You will need to ask aws, their implementation of this is entirely different to Elasticsearch.

4

Thanks @warkolm for the reply.

Opensearch community is that so active as elastic. Have posted the same, but they have kept my post in pending state.

6

So you should switch to the official elasticsearch. :wink:

1 Like
7

@ dadoonet

Im using Elasticsearch since last 2 years, :smiley:

Its time to explore new things.

By the way I have solved above issue with painless script, will post after few testing.

Thanks.

8

Have solved the issue with following painless script. Which help to transform array fields in opensearch.

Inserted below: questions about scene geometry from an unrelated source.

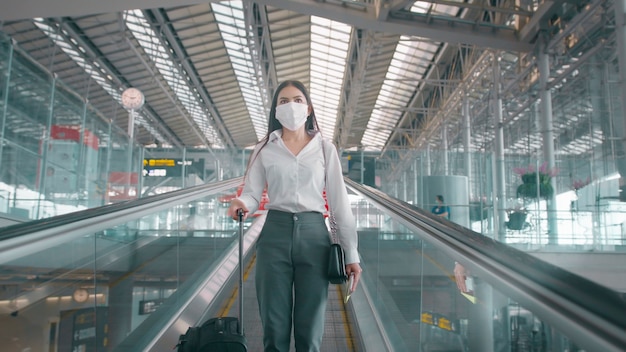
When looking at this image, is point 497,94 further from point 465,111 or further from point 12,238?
point 12,238

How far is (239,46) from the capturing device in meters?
21.3

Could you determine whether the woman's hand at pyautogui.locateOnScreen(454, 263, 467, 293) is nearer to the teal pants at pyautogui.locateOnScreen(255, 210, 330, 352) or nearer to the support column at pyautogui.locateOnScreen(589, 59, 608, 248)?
the teal pants at pyautogui.locateOnScreen(255, 210, 330, 352)

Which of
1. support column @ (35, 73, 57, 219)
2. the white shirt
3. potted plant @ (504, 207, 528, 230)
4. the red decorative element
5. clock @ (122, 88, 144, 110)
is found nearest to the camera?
the white shirt

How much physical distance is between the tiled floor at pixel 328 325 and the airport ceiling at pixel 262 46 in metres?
7.70

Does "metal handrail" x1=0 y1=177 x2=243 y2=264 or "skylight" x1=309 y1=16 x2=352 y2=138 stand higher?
"skylight" x1=309 y1=16 x2=352 y2=138

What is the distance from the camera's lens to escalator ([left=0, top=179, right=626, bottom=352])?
48.0 inches

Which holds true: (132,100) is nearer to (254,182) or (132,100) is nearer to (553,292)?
(254,182)

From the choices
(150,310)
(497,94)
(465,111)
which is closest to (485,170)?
(497,94)

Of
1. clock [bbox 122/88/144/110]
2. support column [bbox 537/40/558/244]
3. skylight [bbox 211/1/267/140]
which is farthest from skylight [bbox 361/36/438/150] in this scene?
clock [bbox 122/88/144/110]

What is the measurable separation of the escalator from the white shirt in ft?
1.15

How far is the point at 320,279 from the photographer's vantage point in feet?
7.97

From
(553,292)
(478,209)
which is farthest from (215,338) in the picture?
(478,209)

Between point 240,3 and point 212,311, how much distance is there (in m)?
14.4

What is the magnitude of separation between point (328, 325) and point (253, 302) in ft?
2.92
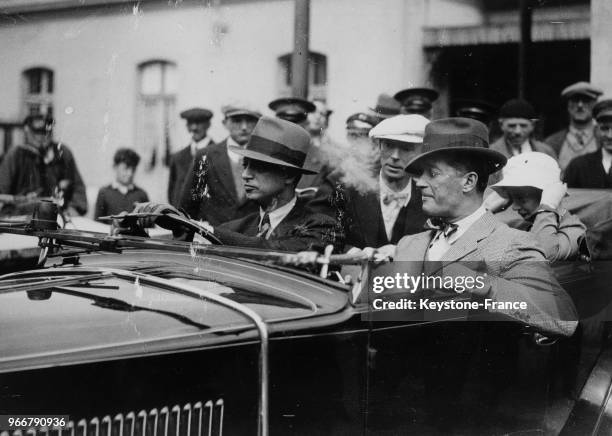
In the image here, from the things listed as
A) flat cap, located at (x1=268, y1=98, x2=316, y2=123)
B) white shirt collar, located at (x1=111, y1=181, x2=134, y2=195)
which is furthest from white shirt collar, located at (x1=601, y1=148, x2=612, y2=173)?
white shirt collar, located at (x1=111, y1=181, x2=134, y2=195)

PUT _plugins/_transform/my-array-job-2
{
  
  "transform": {
        "schedule": {
            "interval": {
                "start_time": 1659705000000,
                "period": 1,
                "unit": "Minutes"
            }
        },
        "metadata_id": null,
        "updated_at": 1659456180000,
        "enabled": true,
        "enabled_at": 1659457620000,
        "description": "",
        "source_index": "heal_collated_txn_heal_health_2022.05_reindex",
        "target_index": "transform_heal_collated_txn_heal_health_2022.05",
        "page_size": 1000,
        "groups": [
            {
                "date_histogram": {
                    "fixed_interval": "1m",
                    "source_field": "@timestamp",
                    "target_field": "@timestamp",
                    "timezone": "Asia/Calcutta"
                }
            },    
            {
                "terms": {
                    "source_field": "kpiIdentifier",
                    "target_field": "kpiIdentifier"
                }
            },
            {
                "terms": {
                    "source_field": "clusterIdentifiers",
                    "target_field": "clusterIdentifiers"
                }
            }            
        ],
    "aggregations": { 
      "count_@timestamp": {
          "value_count": {
           "field": "@timestamp"
         }
       },
      "count_agentIdentifier": {
          "value_count": {
              "field": "agentIdentifier"
          }
      },
      "sum_value": {
          "sum": {
              "field": "value"
          }
      },
      "max_value": {
          "max": {
              "field": "value"
          }
      },
      "avg_value": {
          "avg": {
              "field": "value"
          }
      },
      "count_value": {
          "value_count": {
              "field": "value"
          }
      },
      "percentiles_value": {
          "percentiles": {
              "field": "value",
             "percents": [
                  95
              ],
              "keyed": true,
              "tdigest": {
                  "compression": 100
              }
          }
      },
      "serviceIdentifiers": {
        "scripted_metric": {
          "init_script": "state.docs = []", 
          "map_script": """ 
            Map span = [
              'url':doc['serviceIdentifiers']
            ];
            state.docs.add(span)
          """,
          "combine_script": "return state.docs;", 
          "reduce_script": """ 
            def all_docs = [];
            for (s in states) {
              for (span in s) {
                all_docs.add(span);
              }
            }
            def size = all_docs.size();
            def serviceIdentifiers_1 = all_docs[0]['url'];
            def ret = new HashMap();
            ret['serviceIdentifiers'] = serviceIdentifiers_1;
            return ret;
          """
        }
      }
    }
  }
}

image
image1070×602 14.6 KB

1 Like
10

This topic was automatically closed 28 days after the last reply. New replies are no longer allowed.